True: the Hebrew doesn’t say “giants.” It speaks of “Nephilim,” from the root meaning “to fall”—“the fallen ones,” maybe? It was the old Greek translation of the Bible, followed by the Latin, that rendered this as gigantes, “giants.” Yet the Nephilim turn up again in Numbers 13:33, where they really do seem to be giants, compared to whom people seem tiny as locusts. Other Biblical passages as well hint at the one-time existence of races of giants, some of their offspring surviving into historical times. Do you doubt? Then go to the city that’s now called Amman and see for yourself the physical evidence: an iron bed, more than 13 feet long and 6 feet wide (Deuteronomy 3:11). Who but a giant could have slept there?
And therefore, says von Däniken, “they must have existed.”
Most of us will resist this conclusion. Von Däniken has been criticized, sometimes quite bitterly, for selling our ancestors short in terms of their engineering know-how. (And, we should add, ignoring that the great monuments of antiquity were built by slave societies where human beings were expendable. If a few slaves were crushed beneath the massive rocks, who would mourn their loss?) It would be at least as fair to criticize him for selling short the human imagination.
If myths and legends speak of “chariots of the gods” sailing through the skies, does it follow that sky-borne vehicles must have been part of people’s experience? An earthly king will surround himself with chariotry to protect his realm and crush his enemies; why shouldn’t a heavenly king do the same? The “host of heaven,” from whom the “Lord of hosts” takes His name, are the countless stars. Surely they ride in countless chariots, which can’t be seen with the physical eye but it’s no great strain for the mind’s eye to make up for that.
No one with the smallest imagination can fail to visualize the “chariotry of God” that Psalm 68:18 declares to be “two myriads, thousands of shin’an.” We really don’t know what shin’an are, yet the overall picture is clear enough. “The Lord is among them, Sinai in holiness.”

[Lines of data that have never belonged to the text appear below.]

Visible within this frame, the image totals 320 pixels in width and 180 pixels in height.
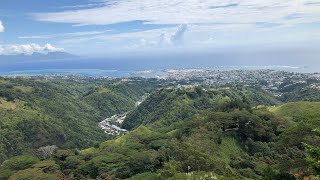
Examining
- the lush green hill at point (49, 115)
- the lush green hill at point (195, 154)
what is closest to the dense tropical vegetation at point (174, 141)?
the lush green hill at point (195, 154)

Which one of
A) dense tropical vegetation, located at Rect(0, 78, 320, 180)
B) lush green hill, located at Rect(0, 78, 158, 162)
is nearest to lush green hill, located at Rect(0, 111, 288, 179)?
dense tropical vegetation, located at Rect(0, 78, 320, 180)

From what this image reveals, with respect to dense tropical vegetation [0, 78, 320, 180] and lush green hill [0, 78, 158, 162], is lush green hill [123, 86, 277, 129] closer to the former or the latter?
dense tropical vegetation [0, 78, 320, 180]

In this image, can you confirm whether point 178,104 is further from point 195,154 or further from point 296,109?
point 195,154

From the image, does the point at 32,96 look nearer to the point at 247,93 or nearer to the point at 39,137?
the point at 39,137

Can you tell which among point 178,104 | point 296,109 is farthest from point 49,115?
point 296,109

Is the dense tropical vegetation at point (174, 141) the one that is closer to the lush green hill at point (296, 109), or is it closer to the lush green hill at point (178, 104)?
the lush green hill at point (296, 109)

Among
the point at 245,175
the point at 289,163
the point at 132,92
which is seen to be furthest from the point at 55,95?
the point at 289,163
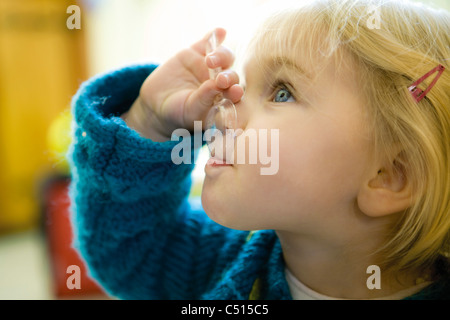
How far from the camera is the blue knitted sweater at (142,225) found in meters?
0.70

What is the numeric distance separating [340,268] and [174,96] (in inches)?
15.0

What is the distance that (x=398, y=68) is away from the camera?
0.58m

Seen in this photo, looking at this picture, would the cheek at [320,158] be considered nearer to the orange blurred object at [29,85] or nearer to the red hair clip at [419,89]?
the red hair clip at [419,89]

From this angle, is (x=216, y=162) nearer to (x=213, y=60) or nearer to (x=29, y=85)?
(x=213, y=60)

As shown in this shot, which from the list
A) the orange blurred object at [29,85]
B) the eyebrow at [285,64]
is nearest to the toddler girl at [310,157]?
the eyebrow at [285,64]

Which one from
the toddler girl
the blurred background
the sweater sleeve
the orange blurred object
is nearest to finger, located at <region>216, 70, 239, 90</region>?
the toddler girl

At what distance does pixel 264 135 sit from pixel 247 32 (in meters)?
0.20

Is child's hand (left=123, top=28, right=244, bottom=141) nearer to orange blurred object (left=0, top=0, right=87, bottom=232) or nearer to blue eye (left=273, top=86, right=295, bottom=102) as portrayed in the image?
blue eye (left=273, top=86, right=295, bottom=102)

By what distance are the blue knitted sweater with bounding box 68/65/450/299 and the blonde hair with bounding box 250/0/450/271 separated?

And when one of these chariots detaches itself from the rest to carry Elijah up to heaven (2 Kings 2:11), there to celebrate with the rest of the “morning stars” who are the “sons of God” (Job 38:7)—that’s no UFO. Chariots that fly with the whirlwind are “identified flying objects,” scientifically recognized entities, fitting comfortably into the framework of the universe as the ancients understood it.
And giants?
Von Däniken is right. They existed, had to exist. But a giant is gigantic only by comparison with something else. We were all tiny; giants surrounded us all, hopefully benign and protecting, too often fearsome and abusive. We know this is true because we’ve lived it. The memory traces are inside us, ineradicable, un-debunkable even by little Susan’s mother.

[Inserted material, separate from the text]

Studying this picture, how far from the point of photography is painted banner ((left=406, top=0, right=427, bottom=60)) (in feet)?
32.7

Like Quixote, or David or Odysseus—or, yes, the Jack who climbed the beanstalk—we need to fight those giants. It’s a prerequisite to our growing up to be giants like them. (Though we won’t know that’s happened, once it’s happened. We’ll think ourselves just as ordinary as we always were, and a “giant” as something preternatural.) We need to kill them—in story, not in reality—though we know full well they’ll spring back to life. They live inside us. They can’t die until we do.
Who’s Jack?
He’s you, Susan, and he’s me. That’s why, once you hear his story, you’ll never forget it. It’s true, in the way that only fairy tales—and holy Scriptures, from time to time—can be the truth.
Did von Däniken write one more fairy tale, when he wrote Chariots of the Gods? I can’t think of higher praise.